■ Short problem:
Write out exactly, with no other output, the lines below from the one that contains "What distance separates" through the end.
===== Given data =====
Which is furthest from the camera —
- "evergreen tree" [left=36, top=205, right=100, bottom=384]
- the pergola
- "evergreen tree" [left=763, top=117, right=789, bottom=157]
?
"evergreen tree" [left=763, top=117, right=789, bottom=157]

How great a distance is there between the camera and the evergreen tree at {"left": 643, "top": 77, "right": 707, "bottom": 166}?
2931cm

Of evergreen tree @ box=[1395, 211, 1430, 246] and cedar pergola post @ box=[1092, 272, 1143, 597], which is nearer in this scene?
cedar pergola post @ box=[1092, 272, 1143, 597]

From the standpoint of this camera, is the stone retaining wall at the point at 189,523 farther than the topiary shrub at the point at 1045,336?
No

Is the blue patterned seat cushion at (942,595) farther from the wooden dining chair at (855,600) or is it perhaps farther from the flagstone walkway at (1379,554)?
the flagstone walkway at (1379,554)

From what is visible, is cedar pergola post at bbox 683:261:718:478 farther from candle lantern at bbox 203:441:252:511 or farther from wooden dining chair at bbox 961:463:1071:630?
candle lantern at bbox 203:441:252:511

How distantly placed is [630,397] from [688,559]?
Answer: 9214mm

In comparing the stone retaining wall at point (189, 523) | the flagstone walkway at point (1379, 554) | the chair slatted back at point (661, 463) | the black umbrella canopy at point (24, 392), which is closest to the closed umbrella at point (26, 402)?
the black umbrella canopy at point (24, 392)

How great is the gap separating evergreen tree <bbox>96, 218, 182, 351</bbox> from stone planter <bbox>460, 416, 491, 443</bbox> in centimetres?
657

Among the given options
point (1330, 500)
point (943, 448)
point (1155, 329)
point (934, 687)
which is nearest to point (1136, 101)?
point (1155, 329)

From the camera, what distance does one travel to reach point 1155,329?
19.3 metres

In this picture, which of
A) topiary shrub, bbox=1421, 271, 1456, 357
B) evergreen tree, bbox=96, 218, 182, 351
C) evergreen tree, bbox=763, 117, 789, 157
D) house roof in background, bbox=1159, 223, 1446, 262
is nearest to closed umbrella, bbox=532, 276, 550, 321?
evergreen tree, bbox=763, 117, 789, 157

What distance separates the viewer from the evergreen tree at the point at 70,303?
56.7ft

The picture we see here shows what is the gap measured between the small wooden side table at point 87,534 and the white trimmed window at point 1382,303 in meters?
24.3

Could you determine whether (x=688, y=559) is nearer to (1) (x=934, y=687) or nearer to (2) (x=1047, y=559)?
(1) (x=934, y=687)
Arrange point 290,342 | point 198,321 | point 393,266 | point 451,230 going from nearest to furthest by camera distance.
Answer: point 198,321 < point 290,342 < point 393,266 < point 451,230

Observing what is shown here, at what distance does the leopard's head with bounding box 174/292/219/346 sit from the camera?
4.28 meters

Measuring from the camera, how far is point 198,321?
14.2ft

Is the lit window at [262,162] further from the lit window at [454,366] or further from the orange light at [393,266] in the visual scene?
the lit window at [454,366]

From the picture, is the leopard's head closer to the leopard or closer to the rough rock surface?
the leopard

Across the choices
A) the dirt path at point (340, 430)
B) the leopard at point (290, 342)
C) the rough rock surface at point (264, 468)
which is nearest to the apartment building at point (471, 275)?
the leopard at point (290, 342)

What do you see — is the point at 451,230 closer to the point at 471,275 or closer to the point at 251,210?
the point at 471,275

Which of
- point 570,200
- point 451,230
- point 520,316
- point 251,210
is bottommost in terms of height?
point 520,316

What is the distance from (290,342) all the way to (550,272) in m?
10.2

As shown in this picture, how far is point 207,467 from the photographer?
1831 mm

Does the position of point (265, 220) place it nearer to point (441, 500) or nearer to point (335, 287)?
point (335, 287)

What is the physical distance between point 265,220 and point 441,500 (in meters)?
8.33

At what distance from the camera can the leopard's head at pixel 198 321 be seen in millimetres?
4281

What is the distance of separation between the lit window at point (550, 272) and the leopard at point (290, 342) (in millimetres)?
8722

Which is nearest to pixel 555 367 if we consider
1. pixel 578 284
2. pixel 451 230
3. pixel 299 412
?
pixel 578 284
=====
■ Output for this task:
What distance separates the viewer from the evergreen tree at the point at 70,303?
56.7ft

The picture we see here shows what is the gap measured between the small wooden side table at point 87,534 and the white trimmed window at point 1382,303 in meters?
24.3

Could you determine whether (x=688, y=559) is nearer to (1) (x=934, y=687) or nearer to (2) (x=1047, y=559)?
(1) (x=934, y=687)
Arrange point 290,342 | point 198,321 | point 393,266 | point 451,230 going from nearest to furthest by camera distance.
Answer: point 198,321 < point 290,342 < point 393,266 < point 451,230

Observing what is shown here, at what distance does the leopard's head with bounding box 174/292/219/346 sit from the camera?
4.28 meters

Measuring from the camera, how far is point 198,321?
14.2ft

Is the lit window at [262,162] further from the lit window at [454,366] or further from the orange light at [393,266] in the visual scene?
the lit window at [454,366]

From the picture, is the leopard's head closer to the leopard or closer to the rough rock surface?
the leopard

Across the choices
A) the dirt path at point (340, 430)
B) the leopard at point (290, 342)
C) the rough rock surface at point (264, 468)
which is nearest to the apartment building at point (471, 275)?
the leopard at point (290, 342)

What do you see — is the point at 451,230 closer to the point at 471,275 or closer to the point at 251,210?
the point at 471,275

Which of
- point 570,200
- point 451,230
- point 520,316
- point 251,210
is bottommost in terms of height?
point 520,316

What is the distance from (290,342) all the way to (550,272) in m?
10.2

As shown in this picture, how far is point 207,467 from the photographer?
1831 mm

Does the position of point (265, 220) place it nearer to point (441, 500) or nearer to point (335, 287)?
point (335, 287)

What is the physical distance between point 265,220 and point 441,500 (in meters)?
8.33

At what distance from the camera can the leopard's head at pixel 198 321 be seen in millimetres?
4281

What is the distance of separation between the lit window at point (550, 272) and the leopard at point (290, 342) (in millimetres)?
8722

Which is nearest to pixel 555 367 if we consider
1. pixel 578 284
2. pixel 451 230
3. pixel 299 412
?
pixel 578 284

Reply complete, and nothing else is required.